The letter was surprising because there has been ongoing concern about his Marxist views including during the selection of a new pope in 2013. A few months later he tried to deflect attention from his Leftist statements as he denied being a Marxist: “The ideology of Marxism is wrong….But I have met many Marxists in my life who are good people, so I don’t feel offended.”

However, his denial of being a Marxist was negated by his support of critics of capitalism as he claimed that “trickle-down” economics do not help the poor. This is a derogatory term by critics of capitalism who believe those who innovate, create, and provide employment opportunities for others should be penalized for doing so.

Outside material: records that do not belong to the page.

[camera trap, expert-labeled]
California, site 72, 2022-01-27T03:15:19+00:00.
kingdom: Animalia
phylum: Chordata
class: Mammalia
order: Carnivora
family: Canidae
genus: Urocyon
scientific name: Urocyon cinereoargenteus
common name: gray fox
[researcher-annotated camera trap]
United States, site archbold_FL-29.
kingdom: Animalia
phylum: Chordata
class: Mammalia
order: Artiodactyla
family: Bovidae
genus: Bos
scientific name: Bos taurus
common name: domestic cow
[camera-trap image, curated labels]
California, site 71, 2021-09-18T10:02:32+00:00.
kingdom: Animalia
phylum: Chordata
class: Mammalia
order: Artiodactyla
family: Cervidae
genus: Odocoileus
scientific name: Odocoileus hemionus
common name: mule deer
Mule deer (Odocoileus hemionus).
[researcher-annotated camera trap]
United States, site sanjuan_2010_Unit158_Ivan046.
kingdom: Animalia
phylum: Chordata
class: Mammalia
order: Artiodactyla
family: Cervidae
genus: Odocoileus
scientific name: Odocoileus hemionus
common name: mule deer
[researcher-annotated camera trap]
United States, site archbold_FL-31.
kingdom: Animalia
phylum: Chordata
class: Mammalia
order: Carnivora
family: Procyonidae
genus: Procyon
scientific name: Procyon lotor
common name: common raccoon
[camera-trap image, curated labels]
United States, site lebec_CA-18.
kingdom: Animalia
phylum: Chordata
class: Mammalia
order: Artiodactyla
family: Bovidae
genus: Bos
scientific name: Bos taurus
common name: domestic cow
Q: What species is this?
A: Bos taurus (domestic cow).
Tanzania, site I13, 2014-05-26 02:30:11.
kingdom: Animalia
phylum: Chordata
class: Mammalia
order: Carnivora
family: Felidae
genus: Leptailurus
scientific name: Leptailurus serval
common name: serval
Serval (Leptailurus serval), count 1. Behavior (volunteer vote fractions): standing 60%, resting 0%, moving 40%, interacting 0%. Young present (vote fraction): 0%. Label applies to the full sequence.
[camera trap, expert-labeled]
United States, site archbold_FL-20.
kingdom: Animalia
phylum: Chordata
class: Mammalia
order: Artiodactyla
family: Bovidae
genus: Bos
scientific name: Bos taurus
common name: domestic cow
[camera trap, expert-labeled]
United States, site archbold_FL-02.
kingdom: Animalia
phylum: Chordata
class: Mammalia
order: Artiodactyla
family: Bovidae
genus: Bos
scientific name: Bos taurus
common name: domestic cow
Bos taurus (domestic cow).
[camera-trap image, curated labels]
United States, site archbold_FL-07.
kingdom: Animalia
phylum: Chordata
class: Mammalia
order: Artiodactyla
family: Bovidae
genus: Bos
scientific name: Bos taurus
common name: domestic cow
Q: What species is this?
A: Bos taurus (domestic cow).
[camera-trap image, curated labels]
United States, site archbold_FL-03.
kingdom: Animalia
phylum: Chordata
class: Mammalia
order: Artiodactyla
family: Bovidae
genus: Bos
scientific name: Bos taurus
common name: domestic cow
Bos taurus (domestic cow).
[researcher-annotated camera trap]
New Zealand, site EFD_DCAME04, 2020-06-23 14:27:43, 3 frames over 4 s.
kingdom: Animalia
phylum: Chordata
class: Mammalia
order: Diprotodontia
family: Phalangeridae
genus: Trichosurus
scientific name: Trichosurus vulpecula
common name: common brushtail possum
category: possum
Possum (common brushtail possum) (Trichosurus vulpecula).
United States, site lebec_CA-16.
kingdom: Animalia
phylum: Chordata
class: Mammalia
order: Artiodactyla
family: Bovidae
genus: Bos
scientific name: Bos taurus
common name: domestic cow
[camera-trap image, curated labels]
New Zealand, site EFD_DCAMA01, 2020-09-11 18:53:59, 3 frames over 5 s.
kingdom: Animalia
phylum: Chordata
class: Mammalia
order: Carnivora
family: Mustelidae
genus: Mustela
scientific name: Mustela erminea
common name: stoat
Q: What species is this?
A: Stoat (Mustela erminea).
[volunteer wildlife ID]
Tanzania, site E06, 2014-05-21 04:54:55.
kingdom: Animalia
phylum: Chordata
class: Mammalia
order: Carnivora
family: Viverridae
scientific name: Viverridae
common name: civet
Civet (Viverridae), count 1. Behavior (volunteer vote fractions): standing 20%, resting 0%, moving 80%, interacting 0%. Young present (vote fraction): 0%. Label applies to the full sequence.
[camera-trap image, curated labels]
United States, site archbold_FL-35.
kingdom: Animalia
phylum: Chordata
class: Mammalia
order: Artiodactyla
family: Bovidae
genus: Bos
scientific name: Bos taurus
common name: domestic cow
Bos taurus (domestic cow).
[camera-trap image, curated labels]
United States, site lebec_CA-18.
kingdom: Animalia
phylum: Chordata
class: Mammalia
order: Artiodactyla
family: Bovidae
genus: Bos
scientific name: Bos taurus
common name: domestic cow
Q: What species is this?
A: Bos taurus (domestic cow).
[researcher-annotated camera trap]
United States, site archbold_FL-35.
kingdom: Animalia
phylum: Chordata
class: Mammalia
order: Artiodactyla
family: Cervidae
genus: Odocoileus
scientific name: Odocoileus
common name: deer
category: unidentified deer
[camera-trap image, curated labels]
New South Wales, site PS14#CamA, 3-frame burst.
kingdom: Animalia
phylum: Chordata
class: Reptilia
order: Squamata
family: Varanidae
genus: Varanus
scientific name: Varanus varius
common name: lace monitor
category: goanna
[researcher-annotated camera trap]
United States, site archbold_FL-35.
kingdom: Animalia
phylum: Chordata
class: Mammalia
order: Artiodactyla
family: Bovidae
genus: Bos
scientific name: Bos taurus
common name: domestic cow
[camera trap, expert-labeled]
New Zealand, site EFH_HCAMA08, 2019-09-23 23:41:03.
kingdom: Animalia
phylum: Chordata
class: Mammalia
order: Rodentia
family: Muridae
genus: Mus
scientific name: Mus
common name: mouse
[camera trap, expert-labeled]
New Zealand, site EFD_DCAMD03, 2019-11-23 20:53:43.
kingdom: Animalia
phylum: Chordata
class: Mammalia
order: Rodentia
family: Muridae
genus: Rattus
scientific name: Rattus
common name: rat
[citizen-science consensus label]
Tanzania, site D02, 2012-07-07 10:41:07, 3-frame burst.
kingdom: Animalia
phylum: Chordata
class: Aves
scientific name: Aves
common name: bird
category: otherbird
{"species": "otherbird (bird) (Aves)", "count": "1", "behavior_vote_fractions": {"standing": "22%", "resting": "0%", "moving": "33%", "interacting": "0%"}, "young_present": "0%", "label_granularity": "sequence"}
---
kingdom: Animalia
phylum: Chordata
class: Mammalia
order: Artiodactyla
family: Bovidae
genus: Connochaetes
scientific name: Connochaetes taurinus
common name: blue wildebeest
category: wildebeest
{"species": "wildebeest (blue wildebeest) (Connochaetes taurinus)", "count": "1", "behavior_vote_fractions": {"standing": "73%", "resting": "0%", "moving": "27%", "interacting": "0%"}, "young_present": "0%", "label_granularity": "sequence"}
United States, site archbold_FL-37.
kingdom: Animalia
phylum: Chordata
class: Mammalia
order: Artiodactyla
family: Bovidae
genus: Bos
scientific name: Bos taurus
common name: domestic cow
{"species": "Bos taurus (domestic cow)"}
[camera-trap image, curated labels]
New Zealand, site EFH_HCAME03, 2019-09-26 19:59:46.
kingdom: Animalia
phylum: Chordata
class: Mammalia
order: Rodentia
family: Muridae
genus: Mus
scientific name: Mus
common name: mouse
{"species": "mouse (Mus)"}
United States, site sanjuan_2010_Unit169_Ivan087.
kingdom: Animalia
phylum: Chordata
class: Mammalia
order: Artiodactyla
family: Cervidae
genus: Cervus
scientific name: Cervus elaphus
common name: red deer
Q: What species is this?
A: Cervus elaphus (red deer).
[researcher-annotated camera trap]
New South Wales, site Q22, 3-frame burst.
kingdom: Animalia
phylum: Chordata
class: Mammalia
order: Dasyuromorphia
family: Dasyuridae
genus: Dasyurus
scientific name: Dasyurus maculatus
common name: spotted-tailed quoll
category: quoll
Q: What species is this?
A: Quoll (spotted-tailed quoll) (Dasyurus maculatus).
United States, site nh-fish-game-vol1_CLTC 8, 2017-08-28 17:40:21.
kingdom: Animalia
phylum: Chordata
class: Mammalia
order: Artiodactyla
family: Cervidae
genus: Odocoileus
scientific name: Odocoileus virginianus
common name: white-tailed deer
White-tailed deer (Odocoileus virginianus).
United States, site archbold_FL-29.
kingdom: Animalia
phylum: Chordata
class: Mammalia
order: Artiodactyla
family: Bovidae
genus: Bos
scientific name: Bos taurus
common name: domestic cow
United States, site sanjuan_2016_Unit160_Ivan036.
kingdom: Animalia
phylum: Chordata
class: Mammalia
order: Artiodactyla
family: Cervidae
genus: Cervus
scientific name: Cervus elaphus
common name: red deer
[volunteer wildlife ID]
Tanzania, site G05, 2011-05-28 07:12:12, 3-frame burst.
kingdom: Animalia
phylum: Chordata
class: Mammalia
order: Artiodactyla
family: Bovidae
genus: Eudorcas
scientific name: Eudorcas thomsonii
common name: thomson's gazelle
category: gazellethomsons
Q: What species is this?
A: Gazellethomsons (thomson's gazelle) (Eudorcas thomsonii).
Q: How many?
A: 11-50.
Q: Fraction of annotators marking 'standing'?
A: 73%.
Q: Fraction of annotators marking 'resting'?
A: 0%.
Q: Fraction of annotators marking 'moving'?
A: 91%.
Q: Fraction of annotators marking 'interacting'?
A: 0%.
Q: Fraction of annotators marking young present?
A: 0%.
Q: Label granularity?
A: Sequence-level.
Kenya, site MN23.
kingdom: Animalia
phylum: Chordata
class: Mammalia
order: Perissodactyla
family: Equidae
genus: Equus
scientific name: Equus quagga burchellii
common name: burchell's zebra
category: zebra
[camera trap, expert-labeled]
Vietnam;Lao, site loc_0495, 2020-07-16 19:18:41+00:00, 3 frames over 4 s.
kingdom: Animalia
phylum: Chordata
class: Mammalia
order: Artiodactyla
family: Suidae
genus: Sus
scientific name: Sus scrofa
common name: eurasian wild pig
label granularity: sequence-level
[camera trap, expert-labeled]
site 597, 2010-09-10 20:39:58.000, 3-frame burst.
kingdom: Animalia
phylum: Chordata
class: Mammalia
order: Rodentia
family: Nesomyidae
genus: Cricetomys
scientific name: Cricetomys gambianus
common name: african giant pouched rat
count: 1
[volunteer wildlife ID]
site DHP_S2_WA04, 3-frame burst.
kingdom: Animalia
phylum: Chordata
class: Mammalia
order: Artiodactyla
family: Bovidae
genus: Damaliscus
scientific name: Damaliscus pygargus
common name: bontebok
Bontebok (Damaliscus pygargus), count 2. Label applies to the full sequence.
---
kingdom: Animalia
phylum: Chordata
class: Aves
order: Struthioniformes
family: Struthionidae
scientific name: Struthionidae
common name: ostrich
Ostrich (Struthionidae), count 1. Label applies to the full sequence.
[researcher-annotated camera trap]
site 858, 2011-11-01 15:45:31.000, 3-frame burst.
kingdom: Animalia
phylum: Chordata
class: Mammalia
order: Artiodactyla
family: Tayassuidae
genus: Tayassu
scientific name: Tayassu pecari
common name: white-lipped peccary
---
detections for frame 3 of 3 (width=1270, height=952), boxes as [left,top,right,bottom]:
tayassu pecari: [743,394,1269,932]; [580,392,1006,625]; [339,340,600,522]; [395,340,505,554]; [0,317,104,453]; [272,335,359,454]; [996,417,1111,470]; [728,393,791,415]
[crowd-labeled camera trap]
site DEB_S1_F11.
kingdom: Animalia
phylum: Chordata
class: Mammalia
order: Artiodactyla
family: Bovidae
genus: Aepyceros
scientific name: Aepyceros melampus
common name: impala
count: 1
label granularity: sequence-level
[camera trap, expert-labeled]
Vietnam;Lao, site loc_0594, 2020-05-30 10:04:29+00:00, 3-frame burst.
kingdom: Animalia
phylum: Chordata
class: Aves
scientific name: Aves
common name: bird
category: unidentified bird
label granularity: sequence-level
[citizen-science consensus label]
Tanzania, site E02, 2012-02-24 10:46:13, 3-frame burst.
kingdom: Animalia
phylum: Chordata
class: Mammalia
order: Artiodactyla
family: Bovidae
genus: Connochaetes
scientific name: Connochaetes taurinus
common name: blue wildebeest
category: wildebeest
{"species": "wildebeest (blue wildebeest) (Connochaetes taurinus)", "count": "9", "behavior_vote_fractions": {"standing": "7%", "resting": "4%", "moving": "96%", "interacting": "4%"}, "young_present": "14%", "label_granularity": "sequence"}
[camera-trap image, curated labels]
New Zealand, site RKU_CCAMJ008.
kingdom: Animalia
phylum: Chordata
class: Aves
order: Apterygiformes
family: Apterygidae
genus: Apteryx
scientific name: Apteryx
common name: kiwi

In his 2020 encyclical Fratelli Tutti, Pope Francis bashed the free market. He went further to attack the right to own private property, stating that “the Christian tradition has never recognized the right to private property as absolute or inviolable.” His emphatic statement that “common use of created goods” took precedence over any concept of private ownership definitely sounds Marxist.

American Catholics with Constitutional rights of ownership of private property should be alarmed by his statement, “The right to private property can only be considered a secondary natural right, derived from the principle of the universal destination of created goods.” Doesn’t that sound Marxist?

Christian churches and their leaders have been moving leftward for decades with the infiltration of Communism through liberation theology, a marriage of Marxism and Christianity.

Though many believe this was invented by Latin American Catholics, it was actually developed by the Russian KGB. In 1971 Kirill, who had just been elevated to the rank of archimandrite and also secretly worked for the KGB under the name of “Mikhailov,” was sent to Geneva as emissary of the Russian Orthodox Church to the World Council of Churches. His mission was to engage the WCC in spreading liberation theology in Latin America. In 1975 he was appointed to a position on the Central Committee of the WCC which he held until he became patriarch of Russia. Over the term of Kirill’s position in the Central Committee, liberation theology did become deeply entrenched in Latin America.

In 2013 Francis (former Archbishop Jorge Maria Bergoglio) became the first pope from the Western Hemisphere and the first from South America (Argentina).

While some view Pope Francis as a refreshing change from the conservatism of previous popes, others say he has the “mind of a revolutionary” and excoriate him for his promotion of cohabitation, contraception, same-sex civil unions, and supporting pro-LGBT Fr. James Martin and the radical New Ways Ministry. Recently the pope has been under fire for his new restrictions on the traditional Latin Mass.

Perhaps the recent letter to the Santa Maria Spirituality Center is an attempt again by the pope to deflect public criticism about his Leftist views.